* Source excerpt
Evaluation of $\int \sec^3 (x)dx$

Question

How Can I evaluate $\displaystyle \int \sec^3 (x)dx$

(Without Using Weierstrass Substution or Integration by parts.)

$\bf{My\; Try::}$ Let $\displaystyle I = \int\sec^3(x)dx = \int \frac{1}{\cos^3(x)}dx = \int \frac{1}{\sin ^3\left(\frac{\pi}{2}-x\right)}dx$

Now Let $\displaystyle \left(\frac{\pi}{2}-x\right) = t\;,$ Then $\displaystyle dx = -dt$. So $\displaystyle I = -\int \frac{1}{\sin^3 t}dt = -\int\frac{1}{2\sin^3\left(\frac{t}{2}\right)\cdot \cos^3 \left(\frac{t}{2}\right)}dt$

Now How can I solve after that

Help me

Thanks

Answer 1

If you don't mind partial fractions, you can simply rewrite your integral as

$$\int\frac{\cos x}{\cos^4x}dx=\int\frac{\cos x}{(1-\sin^2x)^2}dx$$

then substitute $u=\sin x$.

Answer 2

Hint:

Substitite

$$\sec (x)= \cosh (u) $$

$$\tan(x) = \sinh(u)$$

$$\sec^2 (x) \, \mathrm dx = \cosh (u) \,\mathrm du$$

$$\mathrm dx = \frac1{\cosh(u)} \, \mathrm du$$

Edit: Why was this downvoted?

Here is the entire process

$$\begin{align} \int \sec^3 x \, \mathrm dx &{}= \int \cosh^2 u\,\mathrm du \\ &= \frac{1}{2}\int ( \cosh 2u +1) \,\mathrm du \\ &= \frac{1}{2} \left( \frac{1}{2}\sinh2u + u\right) + C\\ &= \frac{1}{2} ( \sinh u \cosh u + u ) + C \\ &= \frac{1}{2} \sec x \tan x + \frac{1}{2} \ln|\sec x + \tan x| + C \end{align} $$

* The exercise
Repeat word for word the part of the secant-cubed integral thread starting with "Now How can" and going on through "substitute $u=\sin x$.".

* Supplied entries
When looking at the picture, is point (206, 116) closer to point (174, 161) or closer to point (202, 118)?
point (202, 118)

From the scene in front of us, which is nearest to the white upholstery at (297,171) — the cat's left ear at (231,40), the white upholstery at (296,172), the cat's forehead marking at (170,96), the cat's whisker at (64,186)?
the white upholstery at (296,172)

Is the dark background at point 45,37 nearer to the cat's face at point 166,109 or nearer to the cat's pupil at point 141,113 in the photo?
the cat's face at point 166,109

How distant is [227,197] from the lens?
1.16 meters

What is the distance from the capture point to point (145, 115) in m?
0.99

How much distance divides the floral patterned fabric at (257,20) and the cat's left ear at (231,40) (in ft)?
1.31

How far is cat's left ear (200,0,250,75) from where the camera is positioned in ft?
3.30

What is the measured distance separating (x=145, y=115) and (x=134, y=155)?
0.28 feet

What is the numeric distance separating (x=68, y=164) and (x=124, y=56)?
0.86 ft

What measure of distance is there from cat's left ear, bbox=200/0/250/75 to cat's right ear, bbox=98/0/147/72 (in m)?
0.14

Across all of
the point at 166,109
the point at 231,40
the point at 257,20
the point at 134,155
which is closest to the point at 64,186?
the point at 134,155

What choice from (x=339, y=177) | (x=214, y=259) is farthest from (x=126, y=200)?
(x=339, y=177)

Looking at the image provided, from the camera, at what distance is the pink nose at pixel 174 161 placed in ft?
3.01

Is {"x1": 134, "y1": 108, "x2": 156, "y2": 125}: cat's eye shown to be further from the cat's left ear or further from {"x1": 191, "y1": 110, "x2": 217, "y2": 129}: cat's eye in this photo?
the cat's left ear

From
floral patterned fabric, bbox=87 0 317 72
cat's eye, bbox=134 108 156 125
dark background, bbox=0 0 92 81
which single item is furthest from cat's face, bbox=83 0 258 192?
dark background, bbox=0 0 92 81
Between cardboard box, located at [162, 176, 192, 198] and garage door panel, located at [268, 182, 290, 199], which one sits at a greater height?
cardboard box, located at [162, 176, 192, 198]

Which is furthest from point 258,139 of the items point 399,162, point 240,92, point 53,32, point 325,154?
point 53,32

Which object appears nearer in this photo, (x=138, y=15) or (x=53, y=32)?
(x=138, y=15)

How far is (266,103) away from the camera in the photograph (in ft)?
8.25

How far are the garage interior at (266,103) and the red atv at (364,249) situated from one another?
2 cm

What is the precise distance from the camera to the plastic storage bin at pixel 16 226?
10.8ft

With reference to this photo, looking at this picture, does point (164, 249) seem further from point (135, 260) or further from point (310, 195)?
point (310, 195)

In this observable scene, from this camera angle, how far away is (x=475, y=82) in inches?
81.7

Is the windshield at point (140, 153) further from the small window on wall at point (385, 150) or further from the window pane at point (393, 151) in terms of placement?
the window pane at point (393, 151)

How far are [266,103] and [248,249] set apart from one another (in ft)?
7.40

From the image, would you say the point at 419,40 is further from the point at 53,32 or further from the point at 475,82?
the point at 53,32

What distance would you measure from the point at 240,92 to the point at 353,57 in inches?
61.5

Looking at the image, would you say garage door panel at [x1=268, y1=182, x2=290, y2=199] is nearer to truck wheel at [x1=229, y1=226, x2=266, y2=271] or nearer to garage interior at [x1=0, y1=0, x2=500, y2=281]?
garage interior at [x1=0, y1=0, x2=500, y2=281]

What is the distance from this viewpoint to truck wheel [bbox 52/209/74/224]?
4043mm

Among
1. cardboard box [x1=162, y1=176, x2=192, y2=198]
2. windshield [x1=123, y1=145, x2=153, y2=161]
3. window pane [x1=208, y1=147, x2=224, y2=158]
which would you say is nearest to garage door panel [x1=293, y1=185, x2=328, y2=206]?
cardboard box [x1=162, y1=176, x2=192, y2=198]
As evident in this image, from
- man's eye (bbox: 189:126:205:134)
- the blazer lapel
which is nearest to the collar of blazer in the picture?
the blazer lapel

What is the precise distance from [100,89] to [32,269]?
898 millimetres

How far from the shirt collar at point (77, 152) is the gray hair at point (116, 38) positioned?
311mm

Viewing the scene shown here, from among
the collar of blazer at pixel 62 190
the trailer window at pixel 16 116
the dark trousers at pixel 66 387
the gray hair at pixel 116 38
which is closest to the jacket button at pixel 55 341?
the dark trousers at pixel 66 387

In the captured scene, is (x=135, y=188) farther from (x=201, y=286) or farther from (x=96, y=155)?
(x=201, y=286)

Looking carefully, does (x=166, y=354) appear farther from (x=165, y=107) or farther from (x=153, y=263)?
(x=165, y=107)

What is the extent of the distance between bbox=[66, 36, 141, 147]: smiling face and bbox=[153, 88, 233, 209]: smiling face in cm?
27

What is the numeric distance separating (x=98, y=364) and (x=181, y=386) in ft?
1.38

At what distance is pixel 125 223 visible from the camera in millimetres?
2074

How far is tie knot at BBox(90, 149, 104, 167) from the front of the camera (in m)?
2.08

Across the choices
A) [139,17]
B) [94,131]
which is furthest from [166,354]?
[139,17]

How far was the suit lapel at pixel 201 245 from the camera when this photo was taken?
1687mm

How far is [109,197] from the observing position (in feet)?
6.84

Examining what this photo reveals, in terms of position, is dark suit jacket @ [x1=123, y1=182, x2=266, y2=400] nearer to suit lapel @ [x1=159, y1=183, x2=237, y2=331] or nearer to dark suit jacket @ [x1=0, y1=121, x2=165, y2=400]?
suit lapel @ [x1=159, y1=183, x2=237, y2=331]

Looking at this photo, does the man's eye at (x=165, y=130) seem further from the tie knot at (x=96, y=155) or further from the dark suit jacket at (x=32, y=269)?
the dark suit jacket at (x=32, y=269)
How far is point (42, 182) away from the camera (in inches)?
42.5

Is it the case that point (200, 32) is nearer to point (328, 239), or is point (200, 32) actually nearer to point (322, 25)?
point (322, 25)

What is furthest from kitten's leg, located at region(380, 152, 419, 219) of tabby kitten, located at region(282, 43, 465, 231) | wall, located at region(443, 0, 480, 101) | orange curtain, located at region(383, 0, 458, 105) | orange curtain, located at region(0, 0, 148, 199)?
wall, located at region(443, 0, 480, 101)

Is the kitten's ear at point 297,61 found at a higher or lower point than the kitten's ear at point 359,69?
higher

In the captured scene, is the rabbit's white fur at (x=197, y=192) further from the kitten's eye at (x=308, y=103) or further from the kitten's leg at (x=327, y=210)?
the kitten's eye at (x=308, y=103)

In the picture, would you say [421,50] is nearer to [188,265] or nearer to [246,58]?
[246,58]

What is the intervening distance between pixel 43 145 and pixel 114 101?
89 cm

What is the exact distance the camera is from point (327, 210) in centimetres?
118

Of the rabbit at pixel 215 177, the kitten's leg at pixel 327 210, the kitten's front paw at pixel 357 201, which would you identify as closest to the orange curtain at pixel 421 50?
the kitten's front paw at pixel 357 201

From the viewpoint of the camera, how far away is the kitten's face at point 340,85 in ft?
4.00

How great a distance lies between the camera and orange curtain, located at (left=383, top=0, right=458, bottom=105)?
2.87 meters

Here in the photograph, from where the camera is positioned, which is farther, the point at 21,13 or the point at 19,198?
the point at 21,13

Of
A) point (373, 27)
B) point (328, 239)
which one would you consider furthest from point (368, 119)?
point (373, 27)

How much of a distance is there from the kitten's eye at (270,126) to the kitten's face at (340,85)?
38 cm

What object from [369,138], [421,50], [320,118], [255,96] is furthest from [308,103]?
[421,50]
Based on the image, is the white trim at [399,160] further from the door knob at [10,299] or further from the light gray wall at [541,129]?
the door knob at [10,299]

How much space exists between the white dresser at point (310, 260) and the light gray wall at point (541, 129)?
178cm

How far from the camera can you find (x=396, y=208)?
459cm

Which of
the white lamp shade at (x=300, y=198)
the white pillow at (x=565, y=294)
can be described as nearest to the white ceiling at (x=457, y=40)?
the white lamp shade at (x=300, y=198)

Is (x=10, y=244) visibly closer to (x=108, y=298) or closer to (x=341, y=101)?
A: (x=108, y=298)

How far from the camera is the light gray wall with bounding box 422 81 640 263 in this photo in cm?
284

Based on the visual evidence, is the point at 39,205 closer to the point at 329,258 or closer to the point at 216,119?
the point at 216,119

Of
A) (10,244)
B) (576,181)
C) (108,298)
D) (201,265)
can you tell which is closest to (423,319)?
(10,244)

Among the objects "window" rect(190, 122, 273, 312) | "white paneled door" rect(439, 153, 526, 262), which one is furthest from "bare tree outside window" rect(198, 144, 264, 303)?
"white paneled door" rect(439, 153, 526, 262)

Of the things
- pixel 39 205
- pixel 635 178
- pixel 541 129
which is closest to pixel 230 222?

* Correct result
Now How can I solve after that

Help me

Thanks

Answer 1

If you don't mind partial fractions, you can simply rewrite your integral as

$$\int\frac{\cos x}{\cos^4x}dx=\int\frac{\cos x}{(1-\sin^2x)^2}dx$$

then substitute $u=\sin x$.